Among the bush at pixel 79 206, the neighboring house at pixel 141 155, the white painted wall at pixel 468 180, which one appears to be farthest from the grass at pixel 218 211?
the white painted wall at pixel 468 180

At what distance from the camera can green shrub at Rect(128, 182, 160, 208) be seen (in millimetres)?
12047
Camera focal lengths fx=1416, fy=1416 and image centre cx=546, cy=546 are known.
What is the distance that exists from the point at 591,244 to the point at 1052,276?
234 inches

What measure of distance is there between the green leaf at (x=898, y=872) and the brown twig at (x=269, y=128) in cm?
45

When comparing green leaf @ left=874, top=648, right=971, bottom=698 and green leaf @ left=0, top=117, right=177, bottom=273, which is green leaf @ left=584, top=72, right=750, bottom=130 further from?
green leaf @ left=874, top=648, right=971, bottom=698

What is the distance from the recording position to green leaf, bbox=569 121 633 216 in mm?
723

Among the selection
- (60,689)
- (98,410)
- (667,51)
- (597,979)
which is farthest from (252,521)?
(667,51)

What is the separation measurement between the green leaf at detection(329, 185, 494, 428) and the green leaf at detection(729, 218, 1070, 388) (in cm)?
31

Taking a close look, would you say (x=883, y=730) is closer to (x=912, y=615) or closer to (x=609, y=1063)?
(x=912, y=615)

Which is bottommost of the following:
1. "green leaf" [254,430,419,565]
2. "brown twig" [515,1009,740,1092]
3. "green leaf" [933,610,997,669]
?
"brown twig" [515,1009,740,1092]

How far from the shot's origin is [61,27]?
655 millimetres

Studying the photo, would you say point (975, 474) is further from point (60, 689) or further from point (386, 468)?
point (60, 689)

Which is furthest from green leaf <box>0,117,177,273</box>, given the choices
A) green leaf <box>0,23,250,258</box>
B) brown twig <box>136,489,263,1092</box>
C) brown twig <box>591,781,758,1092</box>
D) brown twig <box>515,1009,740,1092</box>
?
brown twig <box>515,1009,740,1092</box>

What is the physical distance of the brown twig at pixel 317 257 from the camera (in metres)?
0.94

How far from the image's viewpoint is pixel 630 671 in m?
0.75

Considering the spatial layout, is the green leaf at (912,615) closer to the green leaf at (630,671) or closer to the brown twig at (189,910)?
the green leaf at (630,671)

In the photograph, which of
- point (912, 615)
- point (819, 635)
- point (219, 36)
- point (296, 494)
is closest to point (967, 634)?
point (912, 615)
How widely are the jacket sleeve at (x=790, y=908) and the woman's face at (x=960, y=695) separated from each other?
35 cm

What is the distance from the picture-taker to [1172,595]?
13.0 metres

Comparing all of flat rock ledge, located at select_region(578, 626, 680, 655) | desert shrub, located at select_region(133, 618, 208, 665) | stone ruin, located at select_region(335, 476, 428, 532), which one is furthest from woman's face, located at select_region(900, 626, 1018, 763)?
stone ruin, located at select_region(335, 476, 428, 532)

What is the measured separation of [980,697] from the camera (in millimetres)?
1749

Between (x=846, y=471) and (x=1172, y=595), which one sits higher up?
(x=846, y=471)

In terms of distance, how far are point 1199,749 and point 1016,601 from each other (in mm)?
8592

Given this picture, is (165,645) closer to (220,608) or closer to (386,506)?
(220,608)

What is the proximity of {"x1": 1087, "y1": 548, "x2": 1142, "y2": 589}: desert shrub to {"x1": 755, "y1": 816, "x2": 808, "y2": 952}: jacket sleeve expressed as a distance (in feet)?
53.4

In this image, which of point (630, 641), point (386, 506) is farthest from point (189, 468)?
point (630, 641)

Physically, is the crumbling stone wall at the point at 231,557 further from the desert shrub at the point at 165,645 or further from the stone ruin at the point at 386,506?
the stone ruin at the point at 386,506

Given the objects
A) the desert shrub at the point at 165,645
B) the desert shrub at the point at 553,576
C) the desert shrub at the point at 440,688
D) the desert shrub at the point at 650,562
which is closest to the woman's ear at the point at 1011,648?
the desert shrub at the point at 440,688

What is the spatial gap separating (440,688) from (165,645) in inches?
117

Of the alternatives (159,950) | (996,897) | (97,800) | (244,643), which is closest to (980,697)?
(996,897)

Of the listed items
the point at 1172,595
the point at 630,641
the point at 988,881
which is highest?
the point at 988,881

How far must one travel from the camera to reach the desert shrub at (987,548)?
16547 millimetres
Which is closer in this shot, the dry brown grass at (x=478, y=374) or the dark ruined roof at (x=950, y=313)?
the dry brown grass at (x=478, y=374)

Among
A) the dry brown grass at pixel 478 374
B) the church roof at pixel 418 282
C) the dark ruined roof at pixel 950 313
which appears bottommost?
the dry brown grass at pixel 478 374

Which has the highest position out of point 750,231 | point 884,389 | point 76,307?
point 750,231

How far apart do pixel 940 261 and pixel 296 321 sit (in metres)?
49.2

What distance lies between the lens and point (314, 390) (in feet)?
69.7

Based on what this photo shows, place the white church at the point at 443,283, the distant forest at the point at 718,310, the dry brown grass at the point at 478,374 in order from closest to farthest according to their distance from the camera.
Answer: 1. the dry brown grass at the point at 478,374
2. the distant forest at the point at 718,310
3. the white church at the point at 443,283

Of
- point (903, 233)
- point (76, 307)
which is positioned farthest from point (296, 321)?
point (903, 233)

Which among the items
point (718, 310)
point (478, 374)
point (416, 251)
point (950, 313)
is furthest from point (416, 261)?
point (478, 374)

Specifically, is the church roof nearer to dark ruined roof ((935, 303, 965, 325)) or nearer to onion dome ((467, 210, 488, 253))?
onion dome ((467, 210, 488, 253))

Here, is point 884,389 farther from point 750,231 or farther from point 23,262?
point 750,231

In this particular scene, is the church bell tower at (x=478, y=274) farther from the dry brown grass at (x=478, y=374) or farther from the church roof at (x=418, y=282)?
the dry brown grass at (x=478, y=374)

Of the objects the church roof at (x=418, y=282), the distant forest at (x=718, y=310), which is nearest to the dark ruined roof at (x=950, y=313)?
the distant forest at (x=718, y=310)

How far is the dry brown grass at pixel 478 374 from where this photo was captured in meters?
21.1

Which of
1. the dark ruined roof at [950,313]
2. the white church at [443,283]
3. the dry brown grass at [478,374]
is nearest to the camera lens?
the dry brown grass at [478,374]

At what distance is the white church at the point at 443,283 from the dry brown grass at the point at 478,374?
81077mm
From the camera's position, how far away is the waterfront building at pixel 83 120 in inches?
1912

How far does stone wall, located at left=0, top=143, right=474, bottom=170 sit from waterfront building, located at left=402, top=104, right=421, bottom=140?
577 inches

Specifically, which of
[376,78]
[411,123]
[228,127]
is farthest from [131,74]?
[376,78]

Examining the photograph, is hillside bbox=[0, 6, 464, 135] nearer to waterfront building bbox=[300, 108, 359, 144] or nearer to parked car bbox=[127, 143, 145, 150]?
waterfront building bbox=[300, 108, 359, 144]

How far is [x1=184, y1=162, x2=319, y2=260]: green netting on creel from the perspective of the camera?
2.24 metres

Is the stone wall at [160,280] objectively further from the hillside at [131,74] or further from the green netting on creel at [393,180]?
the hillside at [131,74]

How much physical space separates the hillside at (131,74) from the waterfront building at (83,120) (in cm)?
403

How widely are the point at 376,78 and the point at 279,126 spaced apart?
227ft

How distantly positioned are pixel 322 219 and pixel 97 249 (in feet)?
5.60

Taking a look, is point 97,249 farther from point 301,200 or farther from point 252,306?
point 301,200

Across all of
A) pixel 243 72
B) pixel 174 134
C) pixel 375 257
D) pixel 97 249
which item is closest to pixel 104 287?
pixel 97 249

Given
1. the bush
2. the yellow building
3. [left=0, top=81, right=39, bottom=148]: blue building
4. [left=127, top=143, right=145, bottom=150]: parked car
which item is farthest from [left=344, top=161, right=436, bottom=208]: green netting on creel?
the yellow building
========
▶ OBJECTIVE
From the line that contains "Is the stone" to the last line of the material above, repeat every line exactly, keeping both the first and the last.

▶ EXERCISE RESPONSE
Is the stone wall at [160,280] objectively further from the hillside at [131,74] or further from the green netting on creel at [393,180]?
the hillside at [131,74]

How much physical space separates the hillside at (131,74) from the waterfront building at (83,120) (in cm)?
403

How widely are the point at 376,78 and the point at 279,126 spaced apart?
227ft

How distantly positioned are pixel 322 219 and pixel 97 249 (in feet)?
5.60

Taking a look, is point 97,249 farther from point 301,200 or farther from point 252,306?
point 301,200

Across all of
A) pixel 243 72
B) pixel 174 134
C) pixel 375 257
D) pixel 97 249
which item is closest to pixel 104 287?
pixel 97 249

Given
1. the bush
2. the yellow building
3. [left=0, top=81, right=39, bottom=148]: blue building
4. [left=127, top=143, right=145, bottom=150]: parked car
which item is farthest from [left=344, top=161, right=436, bottom=208]: green netting on creel?
the yellow building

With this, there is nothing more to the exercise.